Узколицый, тихий, скромно одетый Толстой навел лорнет на тающую глыбу, покачал головой:
– Товарищ Сталин, кусок в горло не лезет. Страшновато как-то… рядом с этим.
– Не бойтесь. Если товарищ Берия с нами – все обойдется. Попробуйте белорыбицы нашей северной. Frutti di mare вам, наверно, оскомину набили.
– Нет, не верю, что этот лед из будущего! – воскликнул грузный, громкоголосый Гуринович. – Что хотите со мной делайте, господа, хоть, pardon, подвесьте за яйца, – не по-ве-рю!
– Если подвесим – поверите, – заметил Берия, с хирургическим равнодушием кромсая заливное.
– Вас просто разыгрывает какая-то заокеанская сволочь! – тряс брылами Гуринович. – Тамошние плутократы уже полвека тянутся к нашим рынкам, а для этого все средства хороши!
– А при чем здесь лед? – спросил Маленков.
– Да при том, батенька, что тамошние жиды поумнее наших! Вон, – Гуринович ткнул вилкой в сторону льда, – у этого ублюдка на коленях чемоданчик! А что в нем? Процентные векселя по царскому долгу! С датами этого две тыщи мохнатого года, печатями и подписями! Они же спят и видят, чтобы мы продлили договор по плану Маршалла! Векселя – как туз пик из будущего и стальная петля дяди Сэма в настоящем! Не понимаете?! Ничего! Когда ваши болонки захрустят кубинским рафинадом, а не моим, – тогда поймете! Тогда все спляшем “янки дудль”! Блядям будем доллары в бюстгальтеры совать! – Он в сердцах хватил кулаком по столу.

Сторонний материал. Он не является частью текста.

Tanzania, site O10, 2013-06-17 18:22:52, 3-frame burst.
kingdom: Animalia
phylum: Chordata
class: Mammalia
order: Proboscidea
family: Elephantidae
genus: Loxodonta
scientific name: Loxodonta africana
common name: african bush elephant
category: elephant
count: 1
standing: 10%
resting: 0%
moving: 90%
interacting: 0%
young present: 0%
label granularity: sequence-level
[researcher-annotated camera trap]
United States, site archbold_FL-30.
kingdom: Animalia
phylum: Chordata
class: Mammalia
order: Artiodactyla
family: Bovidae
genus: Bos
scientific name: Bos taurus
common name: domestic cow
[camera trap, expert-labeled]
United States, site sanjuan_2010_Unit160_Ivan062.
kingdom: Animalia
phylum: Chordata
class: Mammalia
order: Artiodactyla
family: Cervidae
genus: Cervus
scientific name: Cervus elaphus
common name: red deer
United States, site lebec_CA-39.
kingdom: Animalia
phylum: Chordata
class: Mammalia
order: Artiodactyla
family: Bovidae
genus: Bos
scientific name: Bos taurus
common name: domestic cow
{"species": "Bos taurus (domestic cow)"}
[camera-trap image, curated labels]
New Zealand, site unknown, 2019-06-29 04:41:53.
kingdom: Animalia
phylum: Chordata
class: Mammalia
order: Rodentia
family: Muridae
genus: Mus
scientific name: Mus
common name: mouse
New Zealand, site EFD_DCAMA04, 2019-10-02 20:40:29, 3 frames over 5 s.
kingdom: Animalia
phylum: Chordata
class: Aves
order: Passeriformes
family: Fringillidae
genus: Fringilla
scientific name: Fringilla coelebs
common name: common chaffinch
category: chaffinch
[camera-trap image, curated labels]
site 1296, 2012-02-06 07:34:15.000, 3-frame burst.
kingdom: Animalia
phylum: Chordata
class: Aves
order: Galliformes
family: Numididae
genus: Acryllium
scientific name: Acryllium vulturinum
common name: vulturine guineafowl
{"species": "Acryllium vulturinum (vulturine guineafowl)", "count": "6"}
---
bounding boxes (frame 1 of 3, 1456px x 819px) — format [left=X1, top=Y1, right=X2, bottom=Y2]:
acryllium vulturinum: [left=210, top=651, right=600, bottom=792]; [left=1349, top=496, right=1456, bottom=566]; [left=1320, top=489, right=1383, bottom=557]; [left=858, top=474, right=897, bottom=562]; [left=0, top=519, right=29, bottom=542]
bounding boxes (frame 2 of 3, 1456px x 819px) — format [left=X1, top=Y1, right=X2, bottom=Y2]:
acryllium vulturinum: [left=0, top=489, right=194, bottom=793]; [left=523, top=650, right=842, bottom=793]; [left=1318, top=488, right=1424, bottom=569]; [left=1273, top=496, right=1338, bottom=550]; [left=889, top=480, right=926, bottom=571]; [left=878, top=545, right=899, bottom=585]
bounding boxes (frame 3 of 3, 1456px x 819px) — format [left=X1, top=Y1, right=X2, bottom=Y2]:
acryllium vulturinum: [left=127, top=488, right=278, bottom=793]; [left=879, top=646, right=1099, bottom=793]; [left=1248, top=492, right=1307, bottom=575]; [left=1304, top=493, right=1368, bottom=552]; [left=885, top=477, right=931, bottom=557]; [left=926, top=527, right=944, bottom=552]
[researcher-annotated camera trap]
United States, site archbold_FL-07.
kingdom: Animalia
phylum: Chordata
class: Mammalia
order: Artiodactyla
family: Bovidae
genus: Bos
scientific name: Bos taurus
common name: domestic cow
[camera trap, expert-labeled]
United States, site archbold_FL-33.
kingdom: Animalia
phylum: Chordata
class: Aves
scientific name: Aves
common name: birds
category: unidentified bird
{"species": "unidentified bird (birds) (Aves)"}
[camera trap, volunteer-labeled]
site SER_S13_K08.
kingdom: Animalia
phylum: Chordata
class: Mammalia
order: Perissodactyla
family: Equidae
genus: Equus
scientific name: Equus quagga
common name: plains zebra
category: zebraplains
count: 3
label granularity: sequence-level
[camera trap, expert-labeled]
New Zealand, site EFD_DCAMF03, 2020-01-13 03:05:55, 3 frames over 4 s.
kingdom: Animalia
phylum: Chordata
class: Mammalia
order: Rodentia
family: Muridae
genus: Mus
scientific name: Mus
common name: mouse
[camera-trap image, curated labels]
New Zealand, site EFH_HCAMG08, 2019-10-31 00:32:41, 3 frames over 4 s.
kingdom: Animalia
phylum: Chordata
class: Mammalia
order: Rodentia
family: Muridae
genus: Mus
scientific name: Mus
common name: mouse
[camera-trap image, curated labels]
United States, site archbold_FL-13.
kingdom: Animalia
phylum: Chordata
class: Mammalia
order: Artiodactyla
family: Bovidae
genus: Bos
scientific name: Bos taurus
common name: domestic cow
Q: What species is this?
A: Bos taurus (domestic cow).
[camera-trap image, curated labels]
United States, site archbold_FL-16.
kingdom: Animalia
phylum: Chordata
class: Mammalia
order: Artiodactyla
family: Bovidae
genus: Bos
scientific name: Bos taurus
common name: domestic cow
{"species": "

– Товарищ Гуринович явно торопит события, – улыбнулся Молотов. – Содержимое этого чемоданчика – большая тема для дискуссии, но бесперспективная.
– Это почему же? – насупился Гуринович.
– Потому что через пять часов мы его с вами откроем. – Берия вытер кружевной салфеткой свои полные чувственные губы. – Так что не стоит прежде времени стулья ломать.
– И все-таки сомнение велико, товарищи, – заметил Шостакович, глядя на Сталина. – Кто поручится, что это посылка действительно из будущего? А не из ЦРУ?